Suspect 'M' last month became the first person to appeal successfully against being held without charge under the UK's new terrorism laws - after 15 months in Belmarsh prison.
The authorities defend conditions at Belmarsh
As the Home Office is angered by the release of another suspect, G, on bail, M told BBC Radio 4's Today programme about his experience.
He said: "I don't [know] why they arrest me and until now I didn't know why. Sometimes you feel you are like [an] animal inside the cage."
M, who cannot be named for legal reasons, said his experience - not knowing when he would be released - was psychologically damaging.
"That time it means for me that's my grave. That means you are going to stay in that prison until you die.
"You think that you are in prison and you have children [who] are being brought up without a father. And I was certain that the children without a dad, they would have a very disturbed future."
M was accompanied during the interview by successful human rights solicitor, Gareth Pearce, who often prompted him.
M said he saw similarities between the way he was held and the American detention camp, Guantanamo Bay. He was not able to see all of the evidence the British authorities said they had against him.
And a legal representative, appointed on his behalf, was not able to discuss it with him.
The government accused M of membership of the Libyan Islamic Fighting Group. It said he had been involved in the provision of false documentation and money to Islamist extremists.
M would not answer questions on these allegations, and his solicitor said to do so would give credibility to a process she said was outrageously unfair.
M criticised the Special Immigration Appeals Commission, known as Siac.
"This sort of court reminds me exactly what my country did with the detainees in Libya - exactly the same.
"I believe I'm [an] innocent man and I did nothing against this country."
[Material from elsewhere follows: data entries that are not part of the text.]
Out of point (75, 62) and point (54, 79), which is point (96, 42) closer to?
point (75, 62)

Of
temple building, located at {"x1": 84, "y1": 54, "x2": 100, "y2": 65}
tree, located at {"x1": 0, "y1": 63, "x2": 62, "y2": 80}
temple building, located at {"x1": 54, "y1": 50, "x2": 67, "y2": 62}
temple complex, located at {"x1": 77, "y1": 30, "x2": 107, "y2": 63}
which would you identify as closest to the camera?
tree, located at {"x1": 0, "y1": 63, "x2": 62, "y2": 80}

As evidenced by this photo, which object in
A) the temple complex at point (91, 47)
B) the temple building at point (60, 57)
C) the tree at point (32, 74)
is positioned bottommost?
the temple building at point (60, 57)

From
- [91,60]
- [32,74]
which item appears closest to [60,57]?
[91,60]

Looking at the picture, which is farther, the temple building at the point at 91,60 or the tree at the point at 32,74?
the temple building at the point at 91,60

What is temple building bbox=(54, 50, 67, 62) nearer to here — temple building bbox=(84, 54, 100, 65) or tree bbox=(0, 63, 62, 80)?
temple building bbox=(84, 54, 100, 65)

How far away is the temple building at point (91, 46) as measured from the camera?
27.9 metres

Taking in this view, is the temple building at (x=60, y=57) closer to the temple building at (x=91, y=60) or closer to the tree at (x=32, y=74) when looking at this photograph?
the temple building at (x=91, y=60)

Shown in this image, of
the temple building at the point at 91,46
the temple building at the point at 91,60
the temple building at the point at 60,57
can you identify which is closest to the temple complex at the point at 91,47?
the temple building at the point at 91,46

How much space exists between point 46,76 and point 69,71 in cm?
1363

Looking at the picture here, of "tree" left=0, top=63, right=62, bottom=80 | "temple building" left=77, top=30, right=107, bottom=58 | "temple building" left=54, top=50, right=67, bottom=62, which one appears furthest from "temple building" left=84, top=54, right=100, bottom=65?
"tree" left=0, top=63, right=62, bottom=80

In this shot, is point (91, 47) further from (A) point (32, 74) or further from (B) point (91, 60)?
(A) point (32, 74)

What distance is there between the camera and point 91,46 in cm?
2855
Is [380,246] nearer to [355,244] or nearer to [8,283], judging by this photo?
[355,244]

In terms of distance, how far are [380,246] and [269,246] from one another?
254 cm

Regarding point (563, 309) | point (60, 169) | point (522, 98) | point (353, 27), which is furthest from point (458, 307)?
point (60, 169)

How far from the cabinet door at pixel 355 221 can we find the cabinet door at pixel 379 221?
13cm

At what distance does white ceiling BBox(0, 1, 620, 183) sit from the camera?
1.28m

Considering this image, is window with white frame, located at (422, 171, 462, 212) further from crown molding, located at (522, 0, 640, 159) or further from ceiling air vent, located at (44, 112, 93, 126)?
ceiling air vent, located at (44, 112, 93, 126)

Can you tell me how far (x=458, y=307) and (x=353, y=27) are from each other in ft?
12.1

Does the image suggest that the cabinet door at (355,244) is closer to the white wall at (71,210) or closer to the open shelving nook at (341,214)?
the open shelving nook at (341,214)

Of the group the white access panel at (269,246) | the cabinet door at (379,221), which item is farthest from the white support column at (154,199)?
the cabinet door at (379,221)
M said after he was sent to Belmarsh, he was not questioned once.
"They did not question me once. If I am a suspect of terrorism, if they are thinking maybe I will do
something against this government or this country, why didn't they come to me to
ask me any questions?"
And he said the impact of imprisonment on the other detainees has been dramatic.
"I know some of them outside the prison, their behaviour and how they are. When I saw them inside the prison, they are completely different - their way of thinking and also physically - most of them they lost weight."
M said one prisoner had contemplated suicide.
"Three or four of them they have become mad - exactly mad. They are not controlled themselves - they are not thinking in [a] good way.
"They are talking like you feel they are crazy - exactly they are crazy. This law is not lawful - it is unlawful to detain people inside the prison indefinitely."
The Home Office says the prisoners are being treated well and that they have adequate access to mental health care.
They also note that the men are free to leave at any time as long as they leave the country, although M feared being killed if he returned home to Libya.